The ICO’s new Code of Practice on Communicating Privacy Information to Individuals goes beyond the form of privacy notice that we are accustomed to seeing when we hand over our personal information. It advocates a blended approach of selecting a number of different techniques to communicate privacy details to individuals when they hand over their personal data.
According to the ICO, the benefits of the blended approach include:
- greater control for individuals over how their personal data is used;
- greater choice for individuals over how their personal data is used;
- can be used to demonstrate that personal data is being used fairly and transparently;
- preference management tools will mean that you are more likely to get better and more specific information from individuals; and
- more likely to demonstrate that informed consent has been provided.
Drafting privacy notices in accordance with the Code
The Code is full of detailed and helpful guidance on preparing privacy notices, including the following:
Have a plan – consider whether your intended uses of the information would be reasonably expected by the individual? If not, your privacy notice should explain the uses in greater detail. Make predictions of likely future uses, especially as part of big data, and include this information in the notice. Put yourself in the shoes of the individual: carry out a privacy impact assessment.
Blended approach – make use of the privacy-enhancing technologies available such as just-in-time solutions, voice or video, privacy dashboards, icons and symbols.
Avoid catch-all privacy notices – instead, have separate notices tailored to groups.
Control – it is good practice to link the notice to a preference management tool such as a privacy dashboard; be clear about the information that is required and that which is optional
Adapt to your business model – the privacy notice should cover all platforms through which the individual can access your services.
Consent – consider whether the individual needs to consent to the processing described in the privacy notice and, if so, include a mechanism for giving and obtaining consent at the appropriate time.
Active communication – when appropriate privacy information should be actively communicated to individuals (as opposed to the individual having to seek it out through, e.g., a web link), for example if the uses are likely to be unexpected, or if information could be shared with other sources to build a more detailed picture about an individual.

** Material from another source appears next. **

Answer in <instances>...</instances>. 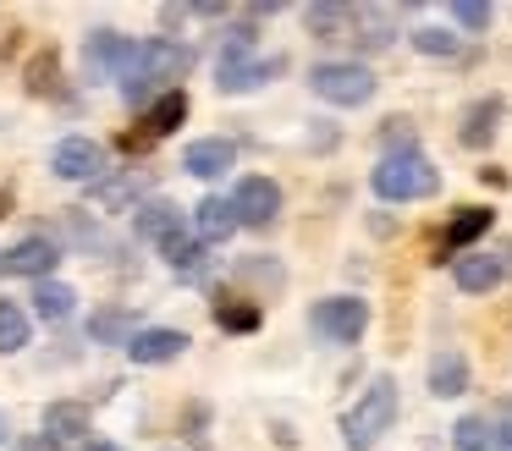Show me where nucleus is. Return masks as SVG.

Collaborative resource – where several data controllers are involved, the ICO suggests that in addition to individual privacy notices, a collaborative resource which brings together all privacy information could be the way forward. Such a resource could allow the individual to make and apply privacy preferences across all data controllers.
Encourage individuals to take notice – word privacy notices in an engaging way and embed them into the user journey.
When dealing with complex transactions or platforms which involve personal data collection, compliance with the principles may require a range of privacy communication techniques to be used. The key is to employ these techniques with a focus on how they can enhance the user experience, rather than over-complicate it.
What do you think about the proposed new Code? The Code is open for consultation until 24 March 2016.